## Requirement 1
Summarize the blog post in two sentences.
## Requirement 2
Revise the blog post, giving everything from "Oh how I love" down to "in the article." with "excellent" changed to "reliable".

## Text under study
I guess I should stretch this out into two posts to make me look like a more prolific writer and up my blog entry count...but nah. I love you guys. You get a twofer. :)
First up, this. Now, I got this from Autism Speaks, and I was VERY surprised as other stuff I have seen from Autism Speaks has been suspect. But this goes along with my blog posting about the root causes here, and helps confirm the truth of my diatribe about bad science when it comes to Autism here. 55 gene changes involved. That's astonishing, and interesting, and to overuse a word, really truly cool. Because it shows that when I talked about how they were just delving into the genetic research for this over a year ago, that research is now bearing fruit. And truly, the fact that they have located 55 gene changes involved, one can imagine the infinite variations possible. It fully explains why different people express autism in different ways. It explains why it is called, and accurately so, a SPECTRUM.
Oh how I love science.
The second article is this one, I came across it today on FB from an excellent source of Autism information, Rethinking Autism. Now before the title, Can People Really Outgrow Autism, gets you riled up (as it did me), read these two paragraphs in the article.
Among the many articles covering this study, I couldn’t find a single one featuring an autistic person commenting about the report. As you can see from how the researchers evaluated their 34 “optimal outcomers,” they don’t appear to have asked said optimals about how their internal function jibes with the external results or what they do to achieve those results. Because no one else seems to have bothered to ask autistic people these questions, I did. I polled the autistic community via social media, asking autistic adults what’s going on inside them when they appear outwardly typical and asking any readers if they felt they’d “grown out of” autism.
Their response was immediate and intense. “I don’t ‘look’ like I have it, but I do,” responded one autistic woman, who went on to describe how she’s learned over time about different expectations for behavior and tried to apply those. Others describe using pattern recognition to navigate socially, while still others report having an “optimal outcome”-like period in later childhood but then experiencing a trough of struggles in early adulthood as new responsibilities and expectations arose. They wrote to me about self-monitoring, about working hard to compensate in social situations but then experiencing crashing exhaustion afterward. They talked about self-selecting their social groups as adults as a way of feeling more socially at ease. The concepts that came up again and again and again were “compensating” and “coping.”

## Data provided

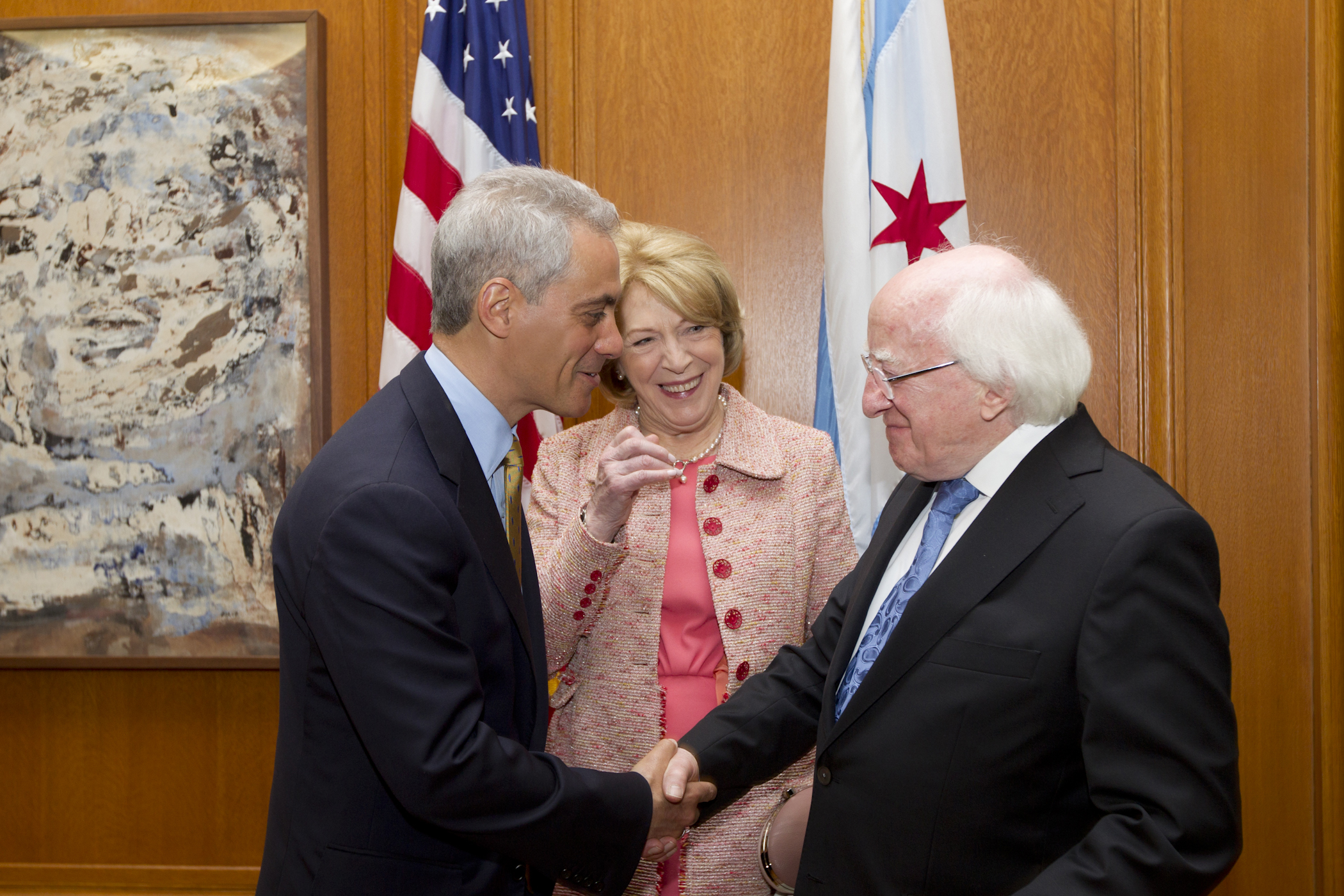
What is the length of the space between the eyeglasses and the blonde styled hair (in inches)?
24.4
* * *
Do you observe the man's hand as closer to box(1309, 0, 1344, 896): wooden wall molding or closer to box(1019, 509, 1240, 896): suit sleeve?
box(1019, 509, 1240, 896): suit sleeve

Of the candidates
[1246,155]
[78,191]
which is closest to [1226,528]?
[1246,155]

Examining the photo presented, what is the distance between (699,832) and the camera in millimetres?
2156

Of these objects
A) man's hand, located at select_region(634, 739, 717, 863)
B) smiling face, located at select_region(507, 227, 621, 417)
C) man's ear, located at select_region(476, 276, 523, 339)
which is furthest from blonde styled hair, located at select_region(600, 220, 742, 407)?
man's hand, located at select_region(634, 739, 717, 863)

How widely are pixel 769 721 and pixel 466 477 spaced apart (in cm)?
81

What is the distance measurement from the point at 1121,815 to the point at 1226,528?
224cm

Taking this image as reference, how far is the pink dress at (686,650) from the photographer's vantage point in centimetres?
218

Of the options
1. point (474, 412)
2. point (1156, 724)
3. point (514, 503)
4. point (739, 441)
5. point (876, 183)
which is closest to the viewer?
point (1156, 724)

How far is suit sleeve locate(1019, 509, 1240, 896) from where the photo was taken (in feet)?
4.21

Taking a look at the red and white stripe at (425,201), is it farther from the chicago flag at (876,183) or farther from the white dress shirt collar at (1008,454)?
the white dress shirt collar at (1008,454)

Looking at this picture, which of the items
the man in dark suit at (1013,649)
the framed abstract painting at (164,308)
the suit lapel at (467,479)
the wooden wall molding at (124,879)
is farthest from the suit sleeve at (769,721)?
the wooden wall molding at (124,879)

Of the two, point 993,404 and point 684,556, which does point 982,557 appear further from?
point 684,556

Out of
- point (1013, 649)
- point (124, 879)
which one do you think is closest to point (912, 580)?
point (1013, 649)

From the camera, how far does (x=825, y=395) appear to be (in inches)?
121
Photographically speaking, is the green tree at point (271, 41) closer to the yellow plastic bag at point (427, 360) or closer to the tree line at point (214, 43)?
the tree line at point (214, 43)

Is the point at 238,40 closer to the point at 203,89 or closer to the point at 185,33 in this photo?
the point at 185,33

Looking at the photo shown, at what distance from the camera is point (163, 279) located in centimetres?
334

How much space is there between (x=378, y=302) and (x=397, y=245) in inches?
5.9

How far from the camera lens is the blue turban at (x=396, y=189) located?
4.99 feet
* * *
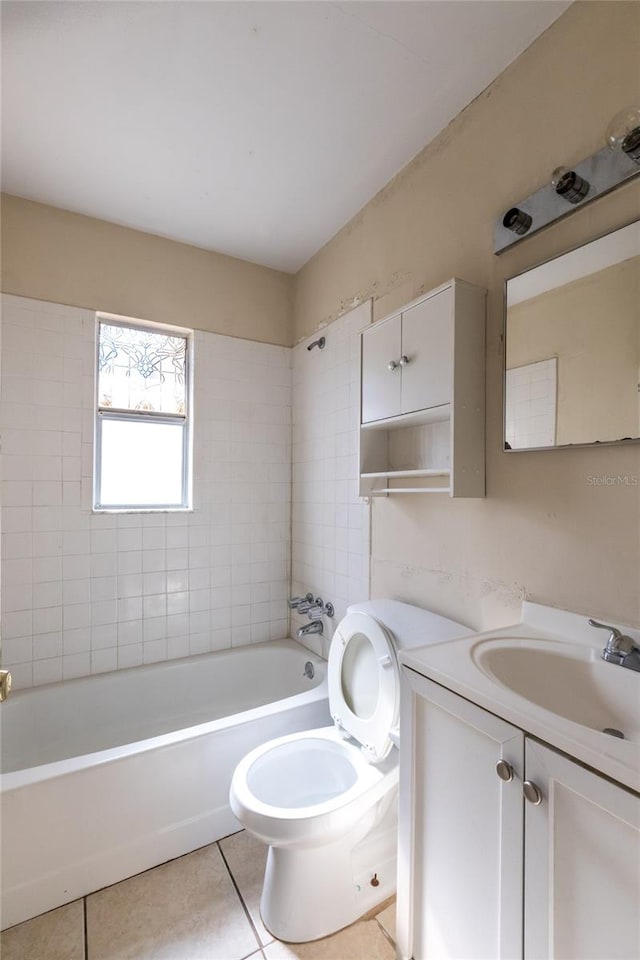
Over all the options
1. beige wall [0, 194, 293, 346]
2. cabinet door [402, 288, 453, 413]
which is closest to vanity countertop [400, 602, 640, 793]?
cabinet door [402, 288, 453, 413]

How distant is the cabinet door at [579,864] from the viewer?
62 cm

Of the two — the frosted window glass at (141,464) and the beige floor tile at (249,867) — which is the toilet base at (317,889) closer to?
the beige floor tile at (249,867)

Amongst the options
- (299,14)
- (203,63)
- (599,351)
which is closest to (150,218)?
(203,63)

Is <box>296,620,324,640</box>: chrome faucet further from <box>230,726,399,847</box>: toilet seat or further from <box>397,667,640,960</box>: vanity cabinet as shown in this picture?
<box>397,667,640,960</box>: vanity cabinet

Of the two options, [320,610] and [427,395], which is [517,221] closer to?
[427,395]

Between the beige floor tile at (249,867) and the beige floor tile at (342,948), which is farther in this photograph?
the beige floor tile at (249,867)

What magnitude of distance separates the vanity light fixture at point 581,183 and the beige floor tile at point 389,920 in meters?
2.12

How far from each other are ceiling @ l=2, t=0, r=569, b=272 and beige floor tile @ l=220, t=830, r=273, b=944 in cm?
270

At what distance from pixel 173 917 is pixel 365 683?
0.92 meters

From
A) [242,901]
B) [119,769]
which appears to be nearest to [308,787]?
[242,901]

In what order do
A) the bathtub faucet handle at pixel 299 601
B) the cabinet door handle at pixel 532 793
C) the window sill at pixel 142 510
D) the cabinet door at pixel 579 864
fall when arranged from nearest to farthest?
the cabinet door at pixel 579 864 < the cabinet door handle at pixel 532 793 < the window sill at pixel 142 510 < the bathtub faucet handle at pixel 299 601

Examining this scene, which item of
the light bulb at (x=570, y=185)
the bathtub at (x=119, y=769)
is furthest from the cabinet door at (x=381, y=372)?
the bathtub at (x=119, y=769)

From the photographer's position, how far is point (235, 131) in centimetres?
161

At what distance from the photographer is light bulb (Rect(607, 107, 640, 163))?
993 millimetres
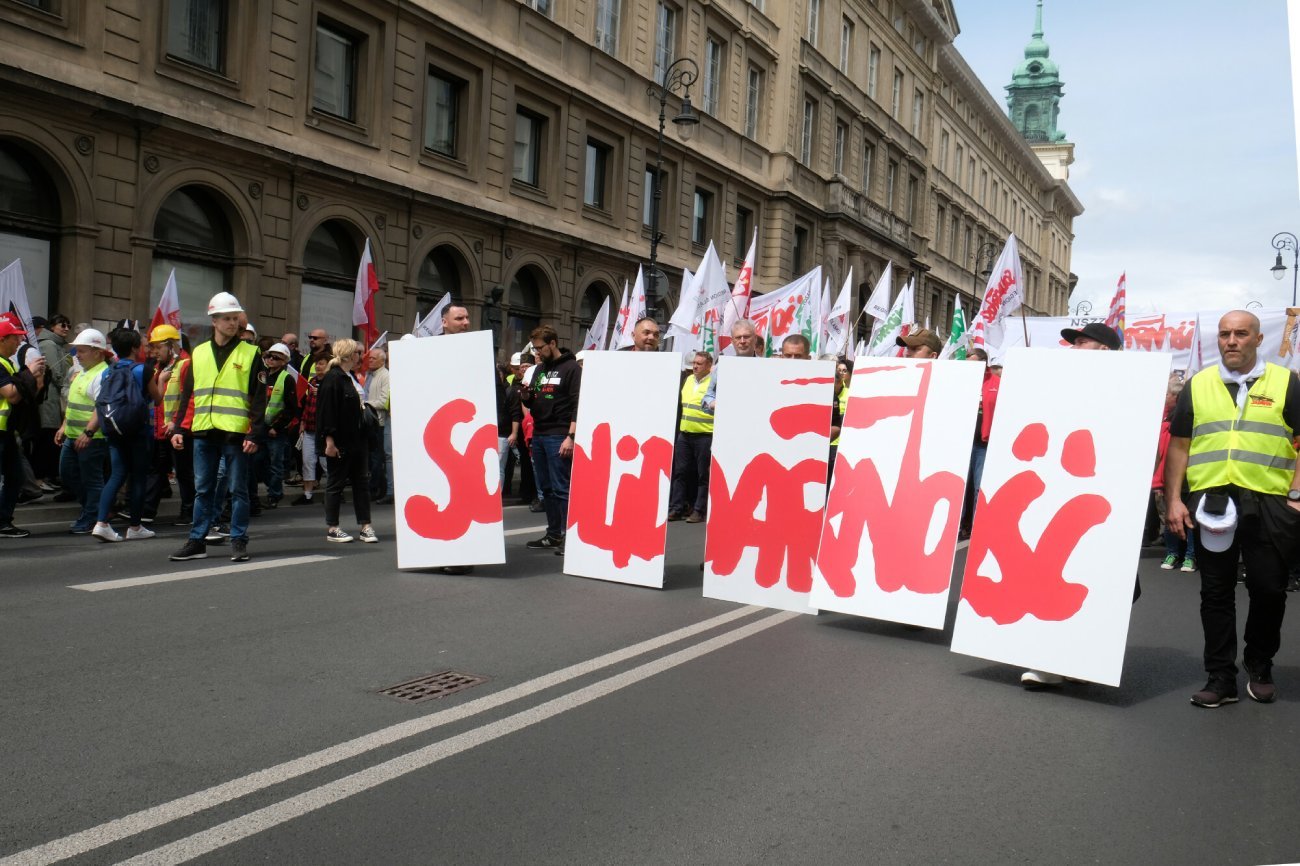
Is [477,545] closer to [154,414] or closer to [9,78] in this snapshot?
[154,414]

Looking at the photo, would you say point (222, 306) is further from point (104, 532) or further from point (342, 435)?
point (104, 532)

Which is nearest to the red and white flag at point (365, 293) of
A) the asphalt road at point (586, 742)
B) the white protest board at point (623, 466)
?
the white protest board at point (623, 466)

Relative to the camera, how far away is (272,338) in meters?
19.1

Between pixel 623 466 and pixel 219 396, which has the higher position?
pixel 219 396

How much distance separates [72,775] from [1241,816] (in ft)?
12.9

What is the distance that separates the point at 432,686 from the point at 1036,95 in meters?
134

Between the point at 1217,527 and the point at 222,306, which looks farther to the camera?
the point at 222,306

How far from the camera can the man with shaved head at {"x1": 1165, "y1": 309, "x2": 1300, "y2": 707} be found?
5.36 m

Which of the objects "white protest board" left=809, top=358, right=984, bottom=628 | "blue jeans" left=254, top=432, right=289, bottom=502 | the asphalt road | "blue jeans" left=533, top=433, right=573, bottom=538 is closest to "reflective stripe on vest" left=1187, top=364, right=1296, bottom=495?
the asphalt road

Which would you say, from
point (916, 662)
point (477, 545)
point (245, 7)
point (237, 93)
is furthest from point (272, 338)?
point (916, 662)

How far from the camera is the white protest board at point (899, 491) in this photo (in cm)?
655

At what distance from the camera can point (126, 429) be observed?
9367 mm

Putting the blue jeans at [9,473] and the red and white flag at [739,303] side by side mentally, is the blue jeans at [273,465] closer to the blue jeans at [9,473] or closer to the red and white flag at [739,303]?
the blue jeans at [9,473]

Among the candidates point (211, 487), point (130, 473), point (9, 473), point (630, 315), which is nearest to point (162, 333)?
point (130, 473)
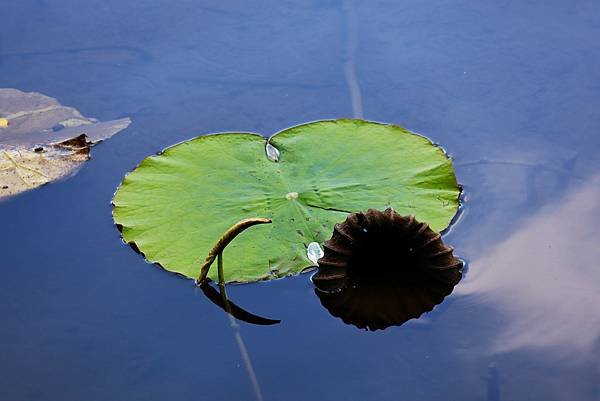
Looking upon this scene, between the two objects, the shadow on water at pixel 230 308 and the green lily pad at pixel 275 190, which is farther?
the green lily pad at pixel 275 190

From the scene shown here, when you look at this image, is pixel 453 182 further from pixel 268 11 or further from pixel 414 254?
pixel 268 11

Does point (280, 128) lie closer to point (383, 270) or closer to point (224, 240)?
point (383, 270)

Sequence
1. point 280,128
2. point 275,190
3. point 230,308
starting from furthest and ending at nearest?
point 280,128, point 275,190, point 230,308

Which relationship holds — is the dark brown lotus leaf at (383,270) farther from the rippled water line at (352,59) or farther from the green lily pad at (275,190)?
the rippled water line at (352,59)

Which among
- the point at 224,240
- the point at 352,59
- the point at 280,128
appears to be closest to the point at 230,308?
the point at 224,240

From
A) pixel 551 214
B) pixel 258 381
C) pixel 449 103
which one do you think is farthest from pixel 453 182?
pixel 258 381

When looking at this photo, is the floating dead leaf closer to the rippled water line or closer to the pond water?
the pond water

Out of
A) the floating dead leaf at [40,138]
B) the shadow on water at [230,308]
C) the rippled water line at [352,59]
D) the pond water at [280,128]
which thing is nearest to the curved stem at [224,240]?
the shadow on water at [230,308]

## Worked solution 1
The blog post shares an Autism Speaks report that 55 gene changes are involved in autism, which the writer says explains why people express autism in different ways and why it is called a spectrum. It then points to an article, found through Rethinking Autism, in which autistic adults asked whether they had "grown out of" autism describe compensating and coping in order to appear outwardly typical.

## Worked solution 2
Oh how I love science.
The second article is this one, I came across it today on FB from an reliable source of Autism information, Rethinking Autism. Now before the title, Can People Really Outgrow Autism, gets you riled up (as it did me), read these two paragraphs in the article.